Despite protestations from many in the community - including George Hotz, who first released a custom firmware for the console and who is now being sued by Sony for his troubles - that the use of third-party software on a console they personally own is not inherently wrong, Sony is going all-out to put the genie back into the bottle.
Lawsuits against those who mention the cracked private key that allows third-party software to be signed haven't worked - instead triggering the so-called 'Striesand Effect' - and neither have technological measures against the jailbreakers - in fact, they just seem to have made things worse.
The company now thinks it's come up with a solution to its woes: as the original crack allegedly came about due to Sony removing the Other OS functionality from the console, it's going to try the same trick again - removing core functionality from consoles that have third-party code installed.
Sony's first official statement on the matter can be read below:
"Unauthorized circumvention devices for the PlayStation 3 system have been recently released by hackers. These devices permit the use of unauthorized or pirated software. Use of such devices or software violates the terms of the “System Software License Agreement for the PlayStation 3 System” and the “Terms of Services and User Agreement” for the PlayStation Network/Qriocity and its Community Code of Conduct provisions. Violation of the System Software Licence Agreement for the PlayStation 3 System invalidates the consumer guarantee for that system. In addition, copying or playing pirated software is a violation of International Copyright Laws. Consumers using circumvention devices or running unauthorized or pirated software will have access to the PlayStation Network and access to Qriocity services through PlayStation 3 system terminated permanently.

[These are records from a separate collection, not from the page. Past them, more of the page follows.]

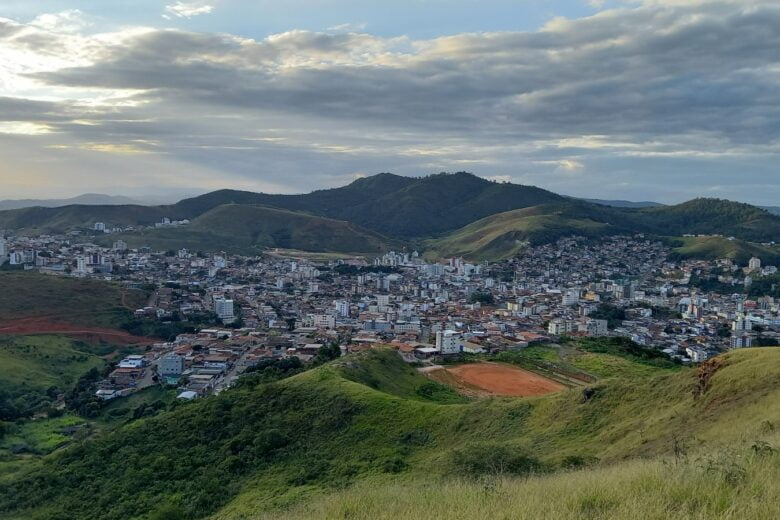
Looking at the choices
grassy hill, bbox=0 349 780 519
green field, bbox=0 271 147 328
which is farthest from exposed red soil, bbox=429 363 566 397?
green field, bbox=0 271 147 328

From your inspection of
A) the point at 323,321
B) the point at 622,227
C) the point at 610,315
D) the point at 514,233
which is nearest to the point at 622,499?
the point at 323,321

"To avoid this, consumers must immediately cease use and remove all circumvention devices and delete all unauthorized or pirated software from their PlayStation 3 systems.
"Circumvention devices and game piracy damage our industry and can potentially injure the online experience for you, our loyal PlayStation customers, via hacks and cheats," explained Sony's social media manager Jeff Rubenstien. "By identifying PlayStation 3 systems that breach our guidelines and terminating their ability to connect to PlayStation Network, we are protecting our business and preserving the honest gameplay experiences that you expect and deserve.
"Rest assured, this message does not apply to the overwhelming majority of our users who enjoy the world of entertainment PlayStation 3 has to offer without breaching the guidelines detailed above, and we urge you to continue doing so without fear."
The move will likely anger the growing community of hackers and tinkerers who believe that, once the console has been purchased, it should be theirs to do with as they please. While there's no denying that Sony has a right to defend itself against piracy, punishing those who seek only to restore missing functionality is likely to end badly.